Feeling the squeeze
This relatively comfortable world of Swiss pensions with its world renowned three pillar system has been put under the microscope in the last year with Swiss pension scheme funding levels hit dramatically by the continued fall of stock markets.
A report in June this year by ASIP, the Association of Swiss Pension Funds (ASIP) estimated that some two in five plans (43%) were technically underfunded.
In response, the Swiss government has been forced, for the second year in a row, to cut the generous guarantees that once characterised the country’s supplementary pensions pillar.
In 2002, the Swiss authorities cut the minimum income guarantee for pension funds from its historical 4% level to 3.25% from January 2003.
However, with the criteria for determining the minimum interest rate based on returns of 10 year Swiss government bonds (currently hovering just above 2%) and returns on investments (negative in recent years), the Swiss Federal Office for Social Security has decided the guarantee level is still too high.
It has recommended a reduction of the guarantee to 2% – a cut that looks certain to be ratified for implementation from January 2004.
On top of that, Swiss pension funds in serious funding trouble may be exempt from the interest guarantee altogether. Suggestions are that around a third of Swiss funds could be presently below 80% funded and many are already increasing contribution rates in a bid to rebuild technical solvency ratios.
At the same time, Swiss insurance companies have also taken the opportunity to protect their own balance sheets by upping contribution requirements and dropping their pension conversion rates for the non-mandatory portion of the Swiss second pillar.

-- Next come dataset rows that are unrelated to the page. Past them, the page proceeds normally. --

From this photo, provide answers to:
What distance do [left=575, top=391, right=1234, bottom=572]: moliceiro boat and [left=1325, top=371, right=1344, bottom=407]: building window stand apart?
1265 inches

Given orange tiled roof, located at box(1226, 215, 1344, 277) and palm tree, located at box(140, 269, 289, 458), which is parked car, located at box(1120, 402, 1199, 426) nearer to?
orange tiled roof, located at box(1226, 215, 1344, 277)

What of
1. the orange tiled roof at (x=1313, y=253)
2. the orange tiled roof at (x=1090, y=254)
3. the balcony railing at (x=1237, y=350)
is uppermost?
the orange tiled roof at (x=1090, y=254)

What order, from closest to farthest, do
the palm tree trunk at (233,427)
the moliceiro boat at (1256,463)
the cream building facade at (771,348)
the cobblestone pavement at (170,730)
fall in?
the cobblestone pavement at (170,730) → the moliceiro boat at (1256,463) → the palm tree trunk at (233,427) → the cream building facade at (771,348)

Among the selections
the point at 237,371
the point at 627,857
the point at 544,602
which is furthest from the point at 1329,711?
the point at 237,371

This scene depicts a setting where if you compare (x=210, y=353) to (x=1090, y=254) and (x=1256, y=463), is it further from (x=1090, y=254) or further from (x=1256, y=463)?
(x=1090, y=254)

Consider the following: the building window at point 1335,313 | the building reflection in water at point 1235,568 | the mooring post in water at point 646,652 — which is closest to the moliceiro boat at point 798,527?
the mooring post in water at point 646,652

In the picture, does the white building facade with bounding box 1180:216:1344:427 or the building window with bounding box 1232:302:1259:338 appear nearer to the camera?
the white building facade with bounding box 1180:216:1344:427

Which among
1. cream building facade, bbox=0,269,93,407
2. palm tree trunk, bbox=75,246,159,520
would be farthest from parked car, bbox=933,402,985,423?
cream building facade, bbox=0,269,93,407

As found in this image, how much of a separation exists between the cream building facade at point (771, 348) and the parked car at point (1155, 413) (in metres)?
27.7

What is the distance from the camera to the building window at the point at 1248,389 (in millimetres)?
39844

Credit Suisse owned Winterthur announced plans in June to reduce its annuity transfer level from 7.2% to around 5.84% for males aged 65, and 5.45% for females aged 62 for account balances above the mandatory minimum under Swiss law, with the reduction to take effect from January 1 2004.
These pension cost-cutting measures by government and industry alike are not being taken lying down, however.
Swiss unions, already upset by lower pension contribution rates, have responded furiously to the fact that poorly performing funds might now be able to shirk their retirement guarantees.
In addition, an association to protect the small and medium-sized companies most affected by the actions of the Swiss insurers was recently established in Bern. The ‘Schutzgemeinschaft fuer KMU’, headed by Swiss entrepreneur Otto Ineichen, says it will try to stop both Winterthur and Zurich from cutting annuity conversion rates, claiming that exorbitant premium hikes and annuity cuts in company pensions could threaten the very existence of many firms.
Such dissatisfaction has not been lost on the government, which set up two expert commissions last month to analyse any structural problems within the country’s occupational pension system and report back by the year-end.